Consignes de l'exercice
1) D'après le texte sur les moteurs, quel bénéfice y a-t-il à alimenter en SP98 un moteur prévu pour une essence SP95 ?
2) Reproduisez fidèlement le passage du texte sur les moteurs qui commence aux mots « D’autres optimisations permettent » et s'arrête après les mots « alimentation en SP98. ».

Texte de lecture
D’autres optimisations permettent aussi de limiter les risques : comme l’optimisation dans le système d’injection ou l’instant où s’active l’allumage (réglage du système d’avance à l’allumage).
Certains motoristes travailleraient même sur un taux de compression variable, avec une course du piston modulable selon la conduite adoptée (démarrage, accélération…). Mais des voitures équipées de tels systèmes ne sont pas encore sur le marché.
Toujours est-il que le moteur d’une voiture est optimisé pour un certain type d’essence.
Bref, si le moteur est prévu pour une essence SP95, il n’y aura aucune bénéfice à passer à une alimentation en SP98.
L’inverse n’est pas vrai : en utilisant une essence présentant un risque d’auto-inflammation supérieur (SP 95) à ce qui a été prévu par le constructeur (SP98), le moteur ne sera pas utilisé dans ses conditions optimales.

Jeu de données
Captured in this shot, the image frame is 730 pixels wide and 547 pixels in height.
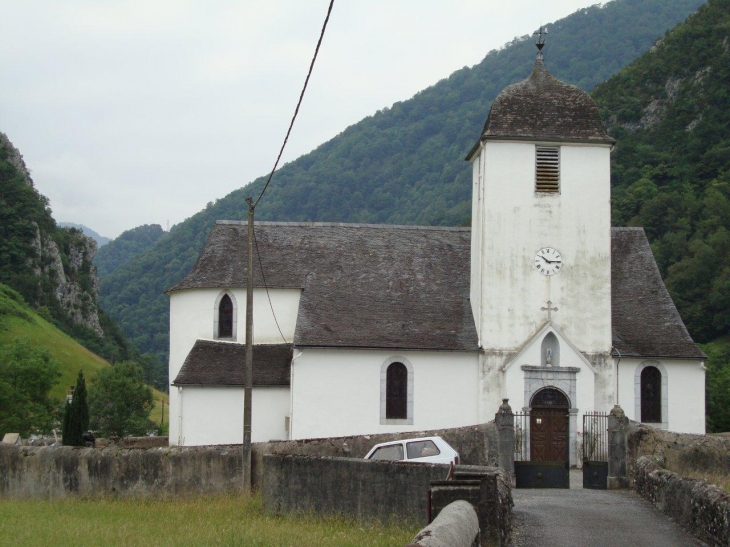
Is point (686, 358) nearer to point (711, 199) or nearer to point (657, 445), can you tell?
point (657, 445)

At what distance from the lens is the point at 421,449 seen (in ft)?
70.9

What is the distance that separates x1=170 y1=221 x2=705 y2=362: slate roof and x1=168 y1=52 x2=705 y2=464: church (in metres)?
0.08

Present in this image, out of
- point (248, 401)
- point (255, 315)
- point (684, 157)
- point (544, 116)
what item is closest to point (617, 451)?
point (248, 401)

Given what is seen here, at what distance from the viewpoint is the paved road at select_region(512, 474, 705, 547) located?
15.2 metres

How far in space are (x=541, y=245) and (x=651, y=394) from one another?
230 inches

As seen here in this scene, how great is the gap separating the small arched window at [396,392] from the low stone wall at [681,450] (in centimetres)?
885

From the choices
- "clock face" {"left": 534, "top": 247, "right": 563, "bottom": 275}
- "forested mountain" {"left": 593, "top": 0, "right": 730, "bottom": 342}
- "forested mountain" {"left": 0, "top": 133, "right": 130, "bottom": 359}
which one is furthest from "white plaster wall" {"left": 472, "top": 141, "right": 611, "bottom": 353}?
"forested mountain" {"left": 0, "top": 133, "right": 130, "bottom": 359}

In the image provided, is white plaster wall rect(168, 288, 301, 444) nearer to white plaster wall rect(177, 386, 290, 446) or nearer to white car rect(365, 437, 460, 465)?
white plaster wall rect(177, 386, 290, 446)

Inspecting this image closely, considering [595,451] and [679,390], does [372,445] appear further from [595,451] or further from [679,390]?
[679,390]

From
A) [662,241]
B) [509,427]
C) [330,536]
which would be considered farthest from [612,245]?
[662,241]

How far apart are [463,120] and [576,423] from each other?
363 ft

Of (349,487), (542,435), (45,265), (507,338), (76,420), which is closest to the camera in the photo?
(349,487)

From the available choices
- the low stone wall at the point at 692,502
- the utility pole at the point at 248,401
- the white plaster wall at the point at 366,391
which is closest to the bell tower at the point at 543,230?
the white plaster wall at the point at 366,391

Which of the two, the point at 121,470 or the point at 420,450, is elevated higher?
the point at 420,450
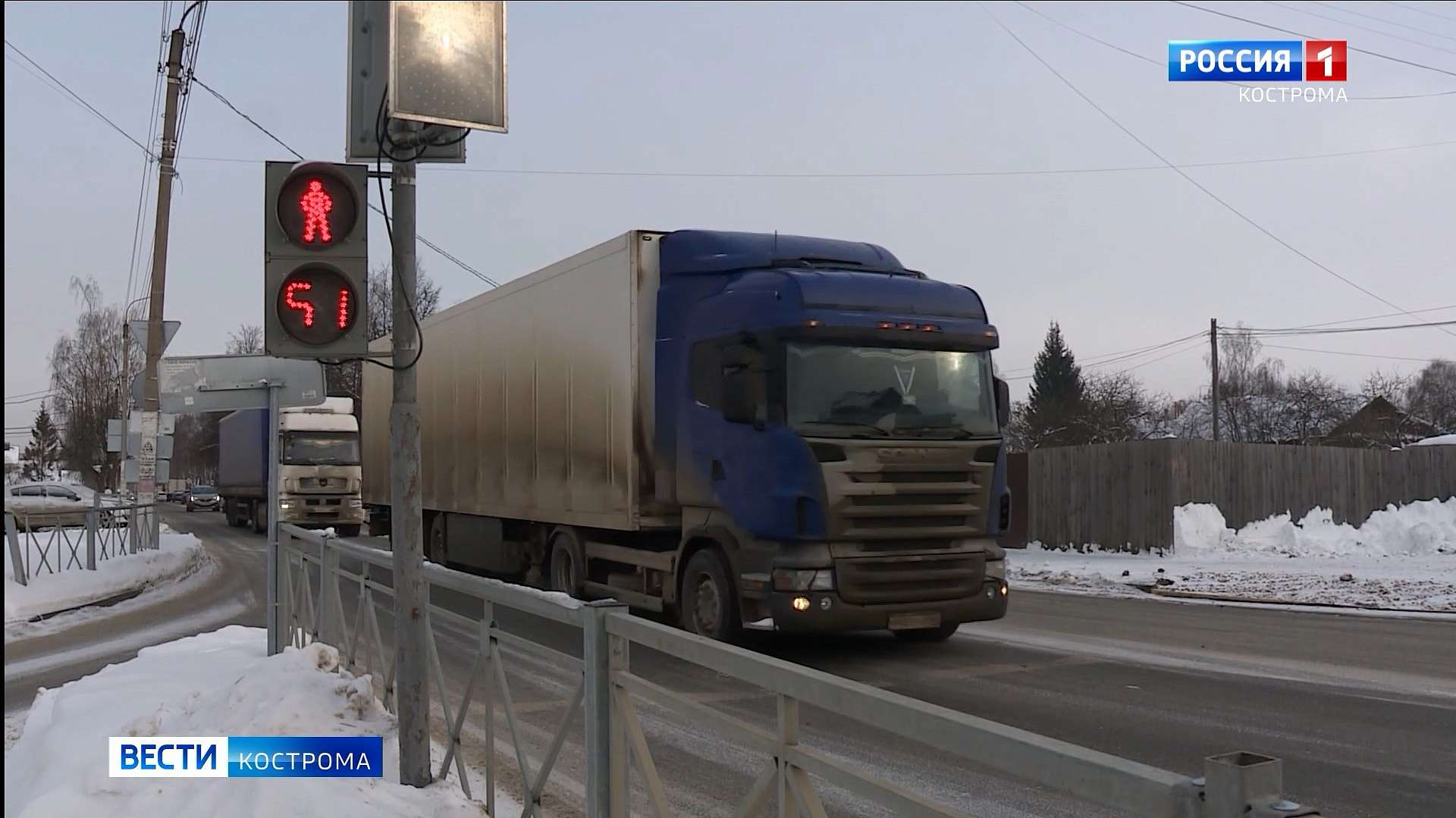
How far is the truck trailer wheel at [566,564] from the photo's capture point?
12336 mm

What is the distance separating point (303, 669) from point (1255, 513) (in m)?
19.5

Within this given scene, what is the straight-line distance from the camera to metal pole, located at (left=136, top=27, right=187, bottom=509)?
20797mm

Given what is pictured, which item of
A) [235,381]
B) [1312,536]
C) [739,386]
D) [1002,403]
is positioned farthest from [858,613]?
[1312,536]

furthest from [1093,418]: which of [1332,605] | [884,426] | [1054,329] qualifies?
[884,426]

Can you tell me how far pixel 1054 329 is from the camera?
68.1 m

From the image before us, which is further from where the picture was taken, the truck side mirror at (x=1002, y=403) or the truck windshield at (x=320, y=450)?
the truck windshield at (x=320, y=450)

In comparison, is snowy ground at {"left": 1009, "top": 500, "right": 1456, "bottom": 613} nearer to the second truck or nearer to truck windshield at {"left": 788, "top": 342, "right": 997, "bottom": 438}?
truck windshield at {"left": 788, "top": 342, "right": 997, "bottom": 438}

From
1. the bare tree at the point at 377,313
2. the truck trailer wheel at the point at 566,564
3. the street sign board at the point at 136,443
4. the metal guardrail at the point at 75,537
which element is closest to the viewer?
the truck trailer wheel at the point at 566,564

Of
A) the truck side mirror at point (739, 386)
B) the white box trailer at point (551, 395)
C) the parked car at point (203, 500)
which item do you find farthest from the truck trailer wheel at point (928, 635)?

Corrigé
1) Aucun.

2)
D’autres optimisations permettent aussi de limiter les risques : comme l’optimisation dans le système d’injection ou l’instant où s’active l’allumage (réglage du système d’avance à l’allumage).
Certains motoristes travailleraient même sur un taux de compression variable, avec une course du piston modulable selon la conduite adoptée (démarrage, accélération…). Mais des voitures équipées de tels systèmes ne sont pas encore sur le marché.
Toujours est-il que le moteur d’une voiture est optimisé pour un certain type d’essence.
Bref, si le moteur est prévu pour une essence SP95, il n’y aura aucune bénéfice à passer à une alimentation en SP98.